Conference reaffirms its opposition to the introduction of foundation trusts. Foundation trusts will lead to greater inequality in the NHS, attracting extra resources at the expense of non-foundation trusts.

In addition, Conference notes with extreme concern warnings from NHS managers that, because so few people have registered to become foundation trusts members, foundation trusts could be susceptible to takeover by extremist far right groups such as the British National Party (BNP). Such an outcome would be anathema to all of the values of the NHS, and would make a mockery of the aim of giving communities greater control over their local hospitals.

Conference supports the goal of ensuring that all NHS patients have fast and convenient access to high quality, publicly funded services that are responsive to patient needs. Conference believes that, up and down the UK, NHS staff are already striving hard to achieve this: bringing down waiting lists; putting patients at the heart of decision-making; and developing new and innovative ways of providing services. Conference welcomes the steps the government has taken to better enable staff to build on this progress, for instance by working together with UNISON to give staff improved access to training through the NHS university.

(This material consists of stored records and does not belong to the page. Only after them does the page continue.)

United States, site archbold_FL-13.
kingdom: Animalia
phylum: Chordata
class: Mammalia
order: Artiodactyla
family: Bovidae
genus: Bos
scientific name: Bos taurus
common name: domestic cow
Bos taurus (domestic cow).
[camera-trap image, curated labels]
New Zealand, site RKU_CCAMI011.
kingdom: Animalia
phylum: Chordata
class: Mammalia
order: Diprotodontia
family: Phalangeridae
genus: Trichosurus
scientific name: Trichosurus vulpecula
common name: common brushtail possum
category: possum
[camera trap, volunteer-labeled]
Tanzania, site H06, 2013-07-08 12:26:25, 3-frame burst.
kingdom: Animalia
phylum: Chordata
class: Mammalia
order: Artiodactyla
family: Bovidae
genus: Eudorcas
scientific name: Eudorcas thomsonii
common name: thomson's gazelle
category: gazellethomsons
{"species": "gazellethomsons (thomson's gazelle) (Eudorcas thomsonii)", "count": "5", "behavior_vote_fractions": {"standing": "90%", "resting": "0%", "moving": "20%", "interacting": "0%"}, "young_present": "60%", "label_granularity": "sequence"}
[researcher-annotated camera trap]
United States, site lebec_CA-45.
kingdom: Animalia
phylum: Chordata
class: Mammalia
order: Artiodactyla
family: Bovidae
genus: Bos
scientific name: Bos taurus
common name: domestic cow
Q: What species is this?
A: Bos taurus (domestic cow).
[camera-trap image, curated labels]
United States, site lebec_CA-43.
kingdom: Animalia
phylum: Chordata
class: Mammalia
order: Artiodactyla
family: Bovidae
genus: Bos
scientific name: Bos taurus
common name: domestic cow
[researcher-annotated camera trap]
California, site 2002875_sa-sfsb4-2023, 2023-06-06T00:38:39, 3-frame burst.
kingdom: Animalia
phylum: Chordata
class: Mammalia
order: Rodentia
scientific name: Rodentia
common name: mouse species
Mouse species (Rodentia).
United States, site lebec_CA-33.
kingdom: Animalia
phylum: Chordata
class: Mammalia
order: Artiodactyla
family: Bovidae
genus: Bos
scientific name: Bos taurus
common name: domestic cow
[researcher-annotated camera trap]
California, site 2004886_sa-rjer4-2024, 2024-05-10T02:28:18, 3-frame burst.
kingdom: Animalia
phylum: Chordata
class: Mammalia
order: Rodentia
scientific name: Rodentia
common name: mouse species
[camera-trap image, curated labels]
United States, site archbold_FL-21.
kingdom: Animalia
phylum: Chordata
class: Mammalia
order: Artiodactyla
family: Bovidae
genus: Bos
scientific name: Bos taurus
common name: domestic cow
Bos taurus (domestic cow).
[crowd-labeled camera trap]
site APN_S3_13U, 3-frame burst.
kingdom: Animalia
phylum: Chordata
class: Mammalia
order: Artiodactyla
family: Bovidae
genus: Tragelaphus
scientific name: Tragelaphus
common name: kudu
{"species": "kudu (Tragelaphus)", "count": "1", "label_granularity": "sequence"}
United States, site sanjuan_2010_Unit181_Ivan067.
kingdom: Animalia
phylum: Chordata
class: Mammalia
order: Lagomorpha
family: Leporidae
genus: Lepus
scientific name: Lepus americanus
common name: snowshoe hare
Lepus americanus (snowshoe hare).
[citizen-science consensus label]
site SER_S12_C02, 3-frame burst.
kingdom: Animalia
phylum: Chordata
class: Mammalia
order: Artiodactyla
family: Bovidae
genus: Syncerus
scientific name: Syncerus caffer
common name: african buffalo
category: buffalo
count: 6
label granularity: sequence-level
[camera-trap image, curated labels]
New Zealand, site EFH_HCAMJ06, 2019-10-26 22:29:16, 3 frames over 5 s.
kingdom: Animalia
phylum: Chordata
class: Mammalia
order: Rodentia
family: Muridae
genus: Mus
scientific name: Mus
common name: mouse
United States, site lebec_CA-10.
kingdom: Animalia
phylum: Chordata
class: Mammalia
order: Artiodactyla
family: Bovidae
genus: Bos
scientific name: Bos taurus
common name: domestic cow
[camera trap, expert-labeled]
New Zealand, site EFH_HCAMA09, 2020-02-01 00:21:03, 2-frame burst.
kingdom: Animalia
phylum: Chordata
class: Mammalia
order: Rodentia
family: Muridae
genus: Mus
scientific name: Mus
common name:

However, Conference opposes the government’s determination to continue its privatisation of the NHS by giving all NHS patients in England, who need elective treatment, a choice of provider at the point of GP referral, including the option to go in to a private sector hospital. Together with the introduction of a new NHS financial system in which money will follow the patient, this will result in the creation of a competitive commercial market in the NHS, in which hospitals compete against each other and the private sector for the most profitable patients.

Conference believes that rather than the ability to choose a hospital, what NHS patients really want is the knowledge that they have a high quality local hospital with high standards of care at which they can receive fast and appropriate treatment should they need it.

Conference further considers that patient choice of hospital at the point of referral, if implemented without safeguards, could lead to a similar increase in inequalities as has been seen as a result of the policy of choice in schools. There is a danger that the hospitals that are most popular may seek to cherry-pick the most profitable patients, creating a situation in which, far from the patient choosing the hospital, the hospital chooses the patient. Meanwhile, hospitals that lose patients could be trapped in a cycle of downwards decline, struggling to maintain services on ever decreasing amounts of funding.

Conference therefore calls upon the National Executive Council, together with the Health Service Group Executive, to:

1)support branches in campaigning and their individual fights against the introduction of foundation trusts and continue to work to prevent the potential negative effects of foundation trusts, such as increased inequalities between hospitals and poaching of staff;

2)seek to ensure that control of foundation hospitals is not seized by far right organisations such as the BNP;

3)collect evidence from the experience of the first foundation trusts, in time to inform UNISON’s submission to the commission for healthcare audit and inspection’s review of the foundation trust policy in 2004-2005;

4)raise with government concerns about the potential detrimental effects of the introduction of patient choice at the point of GP referral which could lead to greater inequalities in NHS services for patients;

5) develop a non-market based agenda for NHS improvement, drawing on the experience of NHS reform in the devolved nations.